И в распрях без смерти не прожито дня.
Кого же вы бьете? Себя же! Жалейте народа!
А то вместо граждан останется память одна.
Если бы еще хоть память! Даже имени поэта теперь никогда не узнать, ничего — словно и не жил, как тот «младенец женского пола, от рождения около месяца», найденный мертвым под монастырской стеной, о котором на той же странице просили «знающих что-нибудь» сообщить. Сообщат, как же! Обидно все-таки думать, что от нас может до такой степени мало остаться; хорошо хоть в телефонную книгу попасть — а если нет телефона? — и как не понять тех, кто хотя бы на камнях, на стенах несмываемой краской, а еще лучше зубилом выводит свое скромное имя! Что-то есть в этом от тоски по бессмертию: Но все же попутно Лизавин извлекал для себя из этого чтения кое-что любопытное. Он проследил, например, как Перешейкин, одноглазый конторский служащий ганшинской фабрики, после смерти произведен был в рабочие и чем дальше, тем больше обогащался подробным жизнеописанием, даже новыми фотографиями, с которых смотрел на потомков двумя ясными глазами — не в пример Ионе Свербееву, своему недолгому соратнику и дорожному спутнику Александры Флегонтовны, которого угораздило дожить до лет, когда он оказался одним из обвиняемых по делу о большом столбенецком пожаре вместе с бывшим управляющим ганшинской фабрики инженером Фиге и который в результате исчез из истории вовсе. Только и осталось от него, что десяток напечатанных в разное время стихов да темное известие о Нечайской республике; потом он, кажется, недолго руководил детским домом, устроенным в бывшей ганшинской усадьбе — вот и все.
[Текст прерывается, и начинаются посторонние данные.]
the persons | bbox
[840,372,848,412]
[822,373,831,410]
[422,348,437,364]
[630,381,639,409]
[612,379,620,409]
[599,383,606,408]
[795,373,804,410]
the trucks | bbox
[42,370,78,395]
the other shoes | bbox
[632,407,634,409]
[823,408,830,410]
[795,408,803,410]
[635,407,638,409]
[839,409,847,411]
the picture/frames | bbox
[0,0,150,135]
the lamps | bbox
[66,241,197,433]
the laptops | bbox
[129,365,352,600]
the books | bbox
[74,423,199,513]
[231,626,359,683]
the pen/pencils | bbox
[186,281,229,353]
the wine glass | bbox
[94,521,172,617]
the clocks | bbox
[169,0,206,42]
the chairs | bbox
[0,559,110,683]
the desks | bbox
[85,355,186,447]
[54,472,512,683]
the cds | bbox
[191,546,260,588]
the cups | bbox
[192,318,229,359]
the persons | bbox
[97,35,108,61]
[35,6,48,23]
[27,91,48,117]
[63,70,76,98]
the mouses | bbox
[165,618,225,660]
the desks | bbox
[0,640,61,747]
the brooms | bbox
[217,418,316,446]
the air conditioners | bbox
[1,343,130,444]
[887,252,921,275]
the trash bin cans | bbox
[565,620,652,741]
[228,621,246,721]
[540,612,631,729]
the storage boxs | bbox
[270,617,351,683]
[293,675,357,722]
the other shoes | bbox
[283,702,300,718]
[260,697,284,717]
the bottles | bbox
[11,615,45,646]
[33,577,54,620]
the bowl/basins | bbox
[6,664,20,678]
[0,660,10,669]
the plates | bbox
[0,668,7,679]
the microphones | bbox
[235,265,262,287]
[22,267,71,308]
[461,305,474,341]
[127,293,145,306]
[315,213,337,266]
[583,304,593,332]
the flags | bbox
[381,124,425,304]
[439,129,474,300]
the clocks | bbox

В воспоминаниях Н. Сухова этот человек, имя которого, словно попутная мелодия, то и дело возникало почему-то рядом с темой Симеона Кондратьевича, был помянут как местный уроженец, солдат, отравленный на германском фронте газами — дома его уже не ждали, считали погибшим, мать даже успела справить по нем заупокойную... Антон помнил, как, перечитывая однажды эти сведения, вдруг ощутил, что строки будто раздвигаются и он проваливается, погружается сквозь них в мир, из которого его совсем было вытолкнуло.